Stories
Slash Boxes
Comments
NOTE: use Perl; is on undef hiatus. You can read content, but you can't post it. More info will be forthcoming forthcomingly.

All the Perl that's Practical to Extract and Report

use Perl Log In

Log In

[ Create a new account ]

gnat (29)

gnat
  (email not shown publicly)

Journal of gnat (29)

Friday April 11, 2003
11:18 AM

$RS as Regex

[ #11599 ]
I thought "how hard can this be, really?" and wrote some code to read records from a filehandle where the record separator is specified by a regular expression. How hard? Let me quote from my braindump into the Cookbook recipe:

The basic logic is simple: keep a buffer of text read from the file. Try to find a match for the record separator. If we can't find a match, read more text and try again. If we do get a match, then whatever came before the record separator was the record. Stop when you can't match and there's no more data to read into the buffer.

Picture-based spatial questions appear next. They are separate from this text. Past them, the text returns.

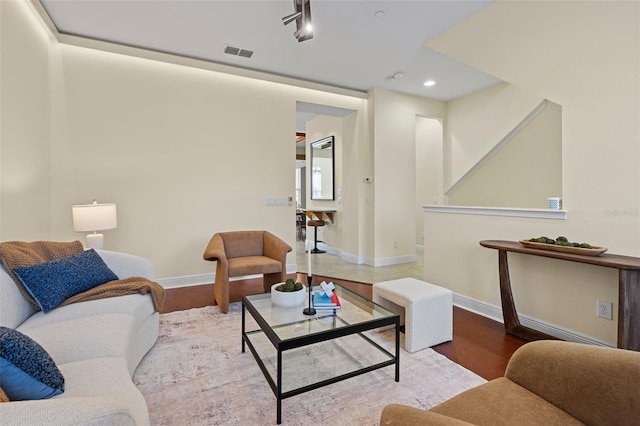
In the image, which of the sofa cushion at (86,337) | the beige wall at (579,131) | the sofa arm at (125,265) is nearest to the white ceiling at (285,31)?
the beige wall at (579,131)

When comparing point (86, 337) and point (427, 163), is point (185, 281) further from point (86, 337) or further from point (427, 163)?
point (427, 163)

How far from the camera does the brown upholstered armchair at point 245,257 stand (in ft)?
10.2

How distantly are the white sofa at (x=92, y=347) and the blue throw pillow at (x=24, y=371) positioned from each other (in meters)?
0.06

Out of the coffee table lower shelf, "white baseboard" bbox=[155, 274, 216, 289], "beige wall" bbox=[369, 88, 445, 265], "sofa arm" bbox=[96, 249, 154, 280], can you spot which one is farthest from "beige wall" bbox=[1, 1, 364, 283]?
the coffee table lower shelf

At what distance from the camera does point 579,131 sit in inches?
93.3

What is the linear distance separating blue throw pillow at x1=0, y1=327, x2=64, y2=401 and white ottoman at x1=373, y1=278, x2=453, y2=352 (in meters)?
2.05

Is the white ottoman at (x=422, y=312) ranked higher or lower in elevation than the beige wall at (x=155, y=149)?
lower

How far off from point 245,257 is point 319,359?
6.27 ft

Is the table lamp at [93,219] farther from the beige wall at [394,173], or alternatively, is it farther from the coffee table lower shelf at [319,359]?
the beige wall at [394,173]

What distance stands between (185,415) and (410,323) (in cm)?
160

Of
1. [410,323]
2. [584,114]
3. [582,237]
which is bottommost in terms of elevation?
[410,323]

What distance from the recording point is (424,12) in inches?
121

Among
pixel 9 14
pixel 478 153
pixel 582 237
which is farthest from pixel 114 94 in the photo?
pixel 478 153

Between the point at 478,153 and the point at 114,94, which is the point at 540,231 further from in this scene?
the point at 114,94
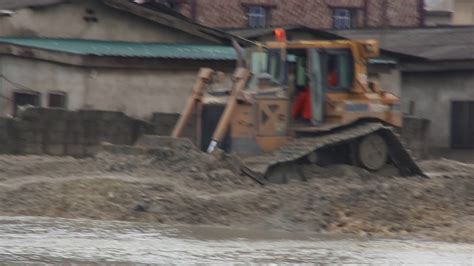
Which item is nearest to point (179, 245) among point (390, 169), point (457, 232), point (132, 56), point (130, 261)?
point (130, 261)

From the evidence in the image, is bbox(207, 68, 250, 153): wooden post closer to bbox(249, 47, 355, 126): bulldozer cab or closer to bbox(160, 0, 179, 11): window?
bbox(249, 47, 355, 126): bulldozer cab

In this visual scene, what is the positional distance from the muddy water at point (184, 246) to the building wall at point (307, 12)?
94.6ft

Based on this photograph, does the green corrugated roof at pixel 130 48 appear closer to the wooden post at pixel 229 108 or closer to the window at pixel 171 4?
the wooden post at pixel 229 108

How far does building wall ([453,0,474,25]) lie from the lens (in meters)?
60.2

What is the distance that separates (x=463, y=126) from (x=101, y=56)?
11.6 meters

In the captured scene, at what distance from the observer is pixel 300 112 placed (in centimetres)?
2173

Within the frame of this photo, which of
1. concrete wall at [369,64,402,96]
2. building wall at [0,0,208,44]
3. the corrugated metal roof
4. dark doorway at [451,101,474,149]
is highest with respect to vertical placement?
building wall at [0,0,208,44]

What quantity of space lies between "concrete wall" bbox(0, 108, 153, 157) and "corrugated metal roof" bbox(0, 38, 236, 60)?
9.81ft

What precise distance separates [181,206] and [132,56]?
36.1ft

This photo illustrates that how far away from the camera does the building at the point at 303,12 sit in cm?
4409

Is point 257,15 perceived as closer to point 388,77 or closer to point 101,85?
point 388,77

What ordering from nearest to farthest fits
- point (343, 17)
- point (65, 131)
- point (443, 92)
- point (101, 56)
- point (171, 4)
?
point (65, 131)
point (101, 56)
point (443, 92)
point (171, 4)
point (343, 17)

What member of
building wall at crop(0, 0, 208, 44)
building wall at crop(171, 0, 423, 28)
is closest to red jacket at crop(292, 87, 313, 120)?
building wall at crop(0, 0, 208, 44)

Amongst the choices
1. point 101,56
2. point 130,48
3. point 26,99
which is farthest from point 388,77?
point 26,99
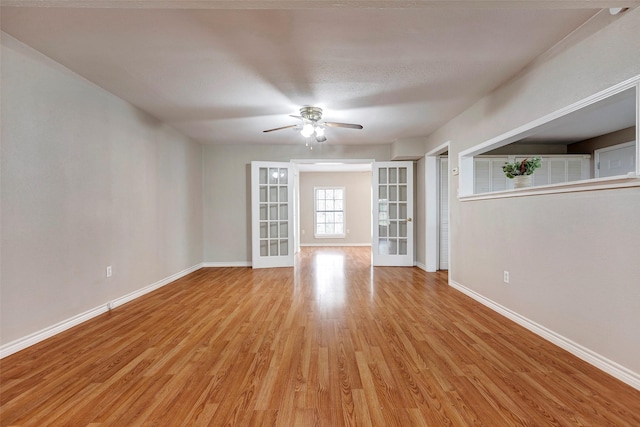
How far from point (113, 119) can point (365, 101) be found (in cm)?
283

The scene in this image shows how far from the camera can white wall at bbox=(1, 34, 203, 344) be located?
7.27ft

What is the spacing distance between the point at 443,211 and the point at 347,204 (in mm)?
4182

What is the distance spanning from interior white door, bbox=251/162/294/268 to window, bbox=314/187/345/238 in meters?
3.47

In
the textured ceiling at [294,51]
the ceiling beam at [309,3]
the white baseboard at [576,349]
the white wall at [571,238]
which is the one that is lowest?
the white baseboard at [576,349]

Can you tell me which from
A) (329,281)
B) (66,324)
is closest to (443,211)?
(329,281)

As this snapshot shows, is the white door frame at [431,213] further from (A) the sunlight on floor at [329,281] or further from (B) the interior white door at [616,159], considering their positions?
(B) the interior white door at [616,159]

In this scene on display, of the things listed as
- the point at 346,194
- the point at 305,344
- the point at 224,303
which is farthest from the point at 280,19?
the point at 346,194

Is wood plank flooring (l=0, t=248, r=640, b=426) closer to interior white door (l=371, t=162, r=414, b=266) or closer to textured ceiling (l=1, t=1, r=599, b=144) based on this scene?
textured ceiling (l=1, t=1, r=599, b=144)

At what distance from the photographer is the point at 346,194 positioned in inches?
365

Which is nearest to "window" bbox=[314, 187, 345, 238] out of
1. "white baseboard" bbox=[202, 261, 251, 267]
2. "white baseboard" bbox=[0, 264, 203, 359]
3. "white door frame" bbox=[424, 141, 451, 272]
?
"white baseboard" bbox=[202, 261, 251, 267]

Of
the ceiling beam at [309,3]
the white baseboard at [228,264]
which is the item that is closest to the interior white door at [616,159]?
the ceiling beam at [309,3]

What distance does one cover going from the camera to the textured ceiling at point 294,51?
1944 mm

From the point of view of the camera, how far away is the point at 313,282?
14.7 ft

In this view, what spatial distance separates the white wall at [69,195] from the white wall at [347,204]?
5.30 m
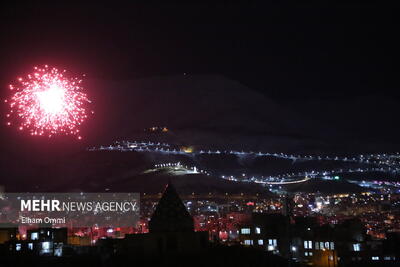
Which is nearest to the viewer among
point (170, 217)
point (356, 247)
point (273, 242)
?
point (170, 217)

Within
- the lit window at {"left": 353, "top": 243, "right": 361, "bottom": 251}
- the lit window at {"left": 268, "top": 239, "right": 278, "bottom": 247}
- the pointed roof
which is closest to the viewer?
the pointed roof

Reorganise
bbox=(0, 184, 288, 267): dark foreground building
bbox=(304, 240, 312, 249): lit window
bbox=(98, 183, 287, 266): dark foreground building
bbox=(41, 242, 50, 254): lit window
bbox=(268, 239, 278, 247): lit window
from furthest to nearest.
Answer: bbox=(268, 239, 278, 247): lit window → bbox=(304, 240, 312, 249): lit window → bbox=(41, 242, 50, 254): lit window → bbox=(98, 183, 287, 266): dark foreground building → bbox=(0, 184, 288, 267): dark foreground building

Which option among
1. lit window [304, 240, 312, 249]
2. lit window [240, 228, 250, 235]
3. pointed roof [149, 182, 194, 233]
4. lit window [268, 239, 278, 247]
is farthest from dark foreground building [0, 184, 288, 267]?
lit window [240, 228, 250, 235]

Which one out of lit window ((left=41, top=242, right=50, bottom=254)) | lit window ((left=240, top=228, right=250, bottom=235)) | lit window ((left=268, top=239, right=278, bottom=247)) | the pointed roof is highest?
the pointed roof

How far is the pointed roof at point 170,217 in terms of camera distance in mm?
37938

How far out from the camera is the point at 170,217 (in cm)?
3822

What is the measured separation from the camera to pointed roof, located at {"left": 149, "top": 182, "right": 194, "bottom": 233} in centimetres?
3794

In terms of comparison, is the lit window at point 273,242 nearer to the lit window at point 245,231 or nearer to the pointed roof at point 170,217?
the lit window at point 245,231

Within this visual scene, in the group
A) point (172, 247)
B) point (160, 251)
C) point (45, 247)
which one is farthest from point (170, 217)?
point (45, 247)

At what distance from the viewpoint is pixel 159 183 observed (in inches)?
3767

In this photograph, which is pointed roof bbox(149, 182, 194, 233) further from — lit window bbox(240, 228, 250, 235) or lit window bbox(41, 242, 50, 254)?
lit window bbox(240, 228, 250, 235)

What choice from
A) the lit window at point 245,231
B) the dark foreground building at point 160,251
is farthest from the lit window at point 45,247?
the lit window at point 245,231

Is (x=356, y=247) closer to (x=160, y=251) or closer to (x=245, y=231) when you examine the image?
(x=245, y=231)

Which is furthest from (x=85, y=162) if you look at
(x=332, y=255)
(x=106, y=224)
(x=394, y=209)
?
(x=332, y=255)
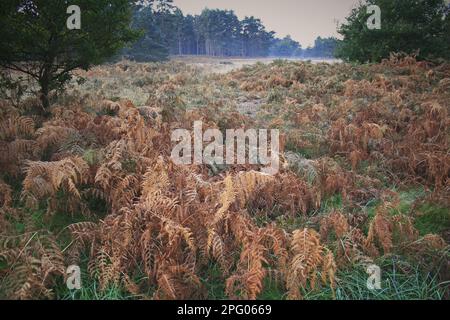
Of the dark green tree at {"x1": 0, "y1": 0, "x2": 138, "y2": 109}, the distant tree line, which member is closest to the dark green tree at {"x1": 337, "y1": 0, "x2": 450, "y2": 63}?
the dark green tree at {"x1": 0, "y1": 0, "x2": 138, "y2": 109}

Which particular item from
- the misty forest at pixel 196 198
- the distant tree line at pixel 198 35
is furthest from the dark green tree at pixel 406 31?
the distant tree line at pixel 198 35

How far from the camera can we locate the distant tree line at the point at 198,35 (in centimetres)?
3968

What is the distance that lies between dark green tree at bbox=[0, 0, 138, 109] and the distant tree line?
2988cm

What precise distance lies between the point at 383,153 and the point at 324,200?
2094 millimetres

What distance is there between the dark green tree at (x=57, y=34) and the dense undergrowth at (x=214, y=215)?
3.61ft

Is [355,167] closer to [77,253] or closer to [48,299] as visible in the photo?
[77,253]

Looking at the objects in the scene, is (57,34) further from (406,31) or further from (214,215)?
(406,31)

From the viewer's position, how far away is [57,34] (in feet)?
22.4

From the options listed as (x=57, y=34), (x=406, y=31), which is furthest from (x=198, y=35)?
(x=57, y=34)

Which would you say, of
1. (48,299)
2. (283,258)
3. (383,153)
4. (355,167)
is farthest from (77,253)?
(383,153)

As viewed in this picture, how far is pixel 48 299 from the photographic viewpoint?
318cm

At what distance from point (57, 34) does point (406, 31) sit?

The code is complicated, however, by special cases. When your regular expression matches the empty string, you should get back your data one character at a time. If you find a match for the record separator and have consumed all the data currently in the buffer, you can't be sure that there isn't more of the record separator waiting to be read from the filehandle. So if there's a successful match, you need to put the record and separator back into the buffer, read more data, and try again. And keep trying until you run out of data in the filehandle or you get a match that leaves data in the buffer.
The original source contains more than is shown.